When the selected volume data elements lie on the optical axis or in the proximity thereof, the determination of the pivot point can ensue especially quickly. Generally, the data values of the volume data elements contain at least one transmission coefficient. It is therefore possible to determine an overall transmission from the point of vision to the respective, selected volume data element for the selected volume data elements, and to define the pivot point dependent on the overall transmission.
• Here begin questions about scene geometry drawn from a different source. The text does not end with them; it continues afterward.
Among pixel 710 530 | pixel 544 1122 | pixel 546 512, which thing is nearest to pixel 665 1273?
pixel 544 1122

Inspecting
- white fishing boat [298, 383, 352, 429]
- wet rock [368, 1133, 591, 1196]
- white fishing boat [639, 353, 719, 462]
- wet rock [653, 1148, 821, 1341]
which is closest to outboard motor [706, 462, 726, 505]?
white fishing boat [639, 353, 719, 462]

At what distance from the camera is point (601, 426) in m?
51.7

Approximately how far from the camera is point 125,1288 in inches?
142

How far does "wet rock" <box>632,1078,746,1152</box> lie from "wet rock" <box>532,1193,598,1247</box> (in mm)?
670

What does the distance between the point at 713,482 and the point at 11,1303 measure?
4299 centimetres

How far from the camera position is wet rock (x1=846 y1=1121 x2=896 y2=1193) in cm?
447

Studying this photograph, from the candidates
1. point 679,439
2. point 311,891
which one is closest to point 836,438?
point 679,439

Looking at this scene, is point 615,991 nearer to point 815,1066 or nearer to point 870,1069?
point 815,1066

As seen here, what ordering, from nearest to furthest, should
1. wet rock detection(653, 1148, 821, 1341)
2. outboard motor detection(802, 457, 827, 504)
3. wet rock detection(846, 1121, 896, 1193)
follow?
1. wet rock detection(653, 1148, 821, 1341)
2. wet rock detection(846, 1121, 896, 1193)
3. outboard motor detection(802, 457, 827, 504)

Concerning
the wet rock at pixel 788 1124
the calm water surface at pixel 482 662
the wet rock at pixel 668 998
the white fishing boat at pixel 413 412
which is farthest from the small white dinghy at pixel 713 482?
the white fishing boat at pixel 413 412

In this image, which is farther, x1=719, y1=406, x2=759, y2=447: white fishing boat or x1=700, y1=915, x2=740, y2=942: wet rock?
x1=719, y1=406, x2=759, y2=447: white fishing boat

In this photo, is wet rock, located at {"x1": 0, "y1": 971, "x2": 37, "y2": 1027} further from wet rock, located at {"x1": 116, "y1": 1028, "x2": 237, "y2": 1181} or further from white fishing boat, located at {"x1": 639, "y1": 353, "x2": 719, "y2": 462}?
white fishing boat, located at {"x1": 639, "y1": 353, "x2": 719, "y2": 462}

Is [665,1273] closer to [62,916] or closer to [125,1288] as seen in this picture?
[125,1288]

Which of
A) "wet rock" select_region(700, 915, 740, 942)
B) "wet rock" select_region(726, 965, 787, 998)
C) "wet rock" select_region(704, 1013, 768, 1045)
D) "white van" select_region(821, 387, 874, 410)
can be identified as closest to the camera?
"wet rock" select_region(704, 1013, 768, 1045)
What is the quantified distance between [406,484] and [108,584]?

The evaluation can, for example, ensue so that those volume data elements are determined from the selected volume data elements for which the overall transmission exceeds or falls below a transmission limit. A terminal volume data element that lies closes to the point of vision is determined from these volume data elements, and the pivot point is defined on the basis of the terminal volume data element.
Alternatively, it is possible for the selected volume data elements to be checked for a truncate condition independently of one another, and a terminal volume data element that lies closest to the point of vision is determined from the selected volume data elements meeting the truncate condition. The pivot point is determined on the basis of the terminal volume data element. The truncate condition can, for example, be that the data value of the volume data element lies within a prescribable value range, for example between a lower barrier and an upper barrier.
The pivot point need not necessarily coincide with the position of the terminal volume data element but can be spaced therefrom by a distance.
When the pivot point lies between the terminal volume data element and the point of vision, the rotational axis in the manual fly always lies within the virtually endoscoped vessel.
In an embodiment wherein the spatial angle can be varied by interactive inputs, a more flexible manipulation of the presentation device is achieved.
When the pivot point is determined after every displacement of the point of vision, the user can divide a rotation into a number of partial rotations upon retention of the pivot point.
When the optical axis is laterally displaceable and the pivot point is also determined after every displacement of the optical axis, an even more flexible manipulation of the presentation device is achieved.